Shaw argued there was evidence of a shift in investment practices by other companies in New Zealand as well.
"We are starting to see companies start to make some fairly significant investments.
"The Climate Leaders Coalition, who are a group of about 100 of our largest companies around the country who have committed themselves to reducing emissions, I think they have said the other day that they were planning on spending about something like $7 billion to $9 billion in the coming years in decarbonising their own companies."
Earlier Prime Minister Jacinda Ardern confirmed country will need to buy two thirds of its reductions from other nations as part of its strengthened pledge to halve net emissions by 2030.
"It completely incentivises all the decision-making around first and foremost you do everything within your power to reduce it at a domestic level because it makes the most sense," she said.
"It makes the most sense financially, it makes the most sense in terms of long term reductions and so that is where all of our efforts and energies will go.
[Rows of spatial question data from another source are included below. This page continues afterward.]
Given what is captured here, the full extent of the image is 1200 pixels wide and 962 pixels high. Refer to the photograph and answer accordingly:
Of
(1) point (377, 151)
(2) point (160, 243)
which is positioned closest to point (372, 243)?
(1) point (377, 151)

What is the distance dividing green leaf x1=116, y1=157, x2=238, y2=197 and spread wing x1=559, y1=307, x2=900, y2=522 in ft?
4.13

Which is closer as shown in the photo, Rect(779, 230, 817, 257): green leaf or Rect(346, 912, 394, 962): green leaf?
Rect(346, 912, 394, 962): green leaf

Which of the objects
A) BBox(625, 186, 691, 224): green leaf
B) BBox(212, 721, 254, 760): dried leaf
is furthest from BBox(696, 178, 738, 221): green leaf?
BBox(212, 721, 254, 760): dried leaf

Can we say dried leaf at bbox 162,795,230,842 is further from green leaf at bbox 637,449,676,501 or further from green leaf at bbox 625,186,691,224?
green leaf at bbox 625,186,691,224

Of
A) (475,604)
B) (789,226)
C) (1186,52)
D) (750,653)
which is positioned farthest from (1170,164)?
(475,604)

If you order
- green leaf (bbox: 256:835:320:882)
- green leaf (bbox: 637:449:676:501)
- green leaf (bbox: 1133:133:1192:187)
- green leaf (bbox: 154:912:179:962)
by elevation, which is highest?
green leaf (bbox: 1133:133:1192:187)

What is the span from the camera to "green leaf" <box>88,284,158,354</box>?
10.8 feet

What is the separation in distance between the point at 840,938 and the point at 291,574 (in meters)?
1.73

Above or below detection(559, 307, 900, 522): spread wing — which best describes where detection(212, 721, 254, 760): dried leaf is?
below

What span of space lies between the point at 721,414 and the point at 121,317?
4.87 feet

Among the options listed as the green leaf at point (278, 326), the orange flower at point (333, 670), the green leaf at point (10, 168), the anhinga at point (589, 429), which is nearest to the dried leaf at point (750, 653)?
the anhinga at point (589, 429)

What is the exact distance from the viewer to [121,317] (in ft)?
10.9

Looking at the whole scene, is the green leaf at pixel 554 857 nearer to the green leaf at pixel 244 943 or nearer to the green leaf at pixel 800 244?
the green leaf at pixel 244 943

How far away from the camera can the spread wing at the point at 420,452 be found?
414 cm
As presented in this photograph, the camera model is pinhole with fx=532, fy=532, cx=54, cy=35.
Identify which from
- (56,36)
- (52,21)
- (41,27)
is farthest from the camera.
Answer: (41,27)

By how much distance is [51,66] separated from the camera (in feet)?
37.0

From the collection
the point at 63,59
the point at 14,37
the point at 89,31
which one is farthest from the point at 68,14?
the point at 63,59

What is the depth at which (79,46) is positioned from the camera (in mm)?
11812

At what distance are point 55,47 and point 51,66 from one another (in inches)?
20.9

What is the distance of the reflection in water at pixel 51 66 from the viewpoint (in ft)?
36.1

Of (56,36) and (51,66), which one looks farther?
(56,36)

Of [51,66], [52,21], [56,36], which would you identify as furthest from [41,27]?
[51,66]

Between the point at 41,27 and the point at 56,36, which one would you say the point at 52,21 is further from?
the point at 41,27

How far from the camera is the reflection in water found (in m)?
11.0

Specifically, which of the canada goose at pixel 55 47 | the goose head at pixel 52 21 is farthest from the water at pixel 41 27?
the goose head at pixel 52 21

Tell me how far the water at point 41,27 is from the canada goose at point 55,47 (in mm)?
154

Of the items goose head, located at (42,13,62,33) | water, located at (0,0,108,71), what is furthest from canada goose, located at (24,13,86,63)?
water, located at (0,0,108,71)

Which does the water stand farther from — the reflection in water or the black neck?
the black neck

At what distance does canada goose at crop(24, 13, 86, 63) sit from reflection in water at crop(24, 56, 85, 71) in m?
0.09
"But of course then over and above that what you're unable to achieve domestically, yes, then you make a commitment to see that offset elsewhere.
"Our priority is if that is the case, if we do find ourselves in that position, that we're looking to do that alongside the developing world for instance ... but our first and foremost the incentive and priority now is do that domestic."
Shaw defended the government's position, arguing the Climate Commission set out what it said were feasible options for reduction, so that the government had to plug the gap. Technology and innovative domestically would also play a key role.
"When Cabinet made the decision on this last Monday they did said that the priority for how we meet this target is through investment in our domestic economy and in our transition hear at some and that we'll do everything that we think we'll be able to do in order to make that transition happen, primarily domestically."
Shaw acknowledged changes in agriculture hadn't happened fast enough and that farmers who had changed their practices had done so profitably.
More than 20,000 people have converged in Scotland for the global meeting.
It comes after a UN climate report in August confirmed unequivocally that humans are driving climate change, and that the effects will be catastrophic if emissions are not slashed.